Text for analysis Start Marker
MoE layer architecture: input token passes through router, which dispatches to one of several expert FFNs, outputs are combined Source: Grootendorst (2024), A Visual Guide to Mixture of Experts. The MoE layer embedded inside a Transformer block: a router examines each input token and dispatches it to a selected subset of expert FFNs; only those experts perform computation, and their outputs are aggregated to produce the layer’s output.

Dense decoder block vs sparse MoE decoder block: the single FFNN is replaced by multiple expert FFNNs Source: Grootendorst (2024), A Visual Guide to Mixture of Experts. A dense Transformer decoder block (left) uses a single FFNN sublayer; a sparse MoE decoder block (right) replaces it with multiple parallel expert FFNNs, only a subset of which are activated per token.

Conditional Computation as a Principle

The broader principle underlying MoE is conditional computation: the idea that not every part of a network should be activated for every input. Bengio et al. (2013) articulated this formally as a research agenda: the computational graph of a neural network need not be fully traversed for each example; different inputs should trigger different subgraphs. MoE instantiates this principle at the layer level, where the “subgraph” is a single expert’s feed-forward network.
Text for analysis End Marker
What needs to be done: From the mixture-of-experts text above, reproduce word for word the part that opens with the words containing "MoE layer architecture: input" and closes with "the layer’s output.".
Data segment Start Marker
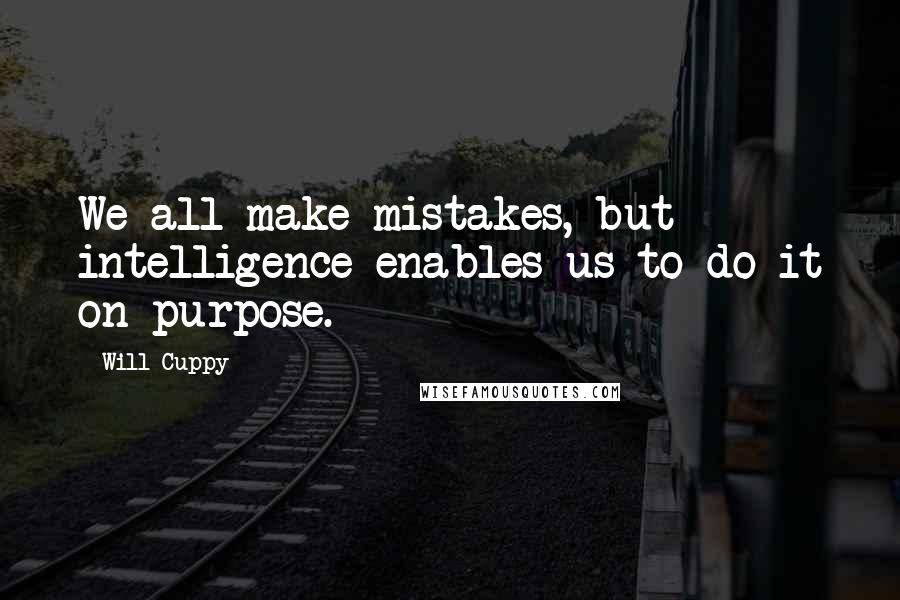 Will Cuppy Quotes: We all make mistakes, but intelligence enables us to do it on purpose.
Data segment End Marker
The answer:
MoE layer architecture: input token passes through router, which dispatches to one of several expert FFNs, outputs are combined Source: Grootendorst (2024), A Visual Guide to Mixture of Experts. The MoE layer embedded inside a Transformer block: a router examines each input token and dispatches it to a selected subset of expert FFNs; only those experts perform computation, and their outputs are aggregated to produce the layer’s output.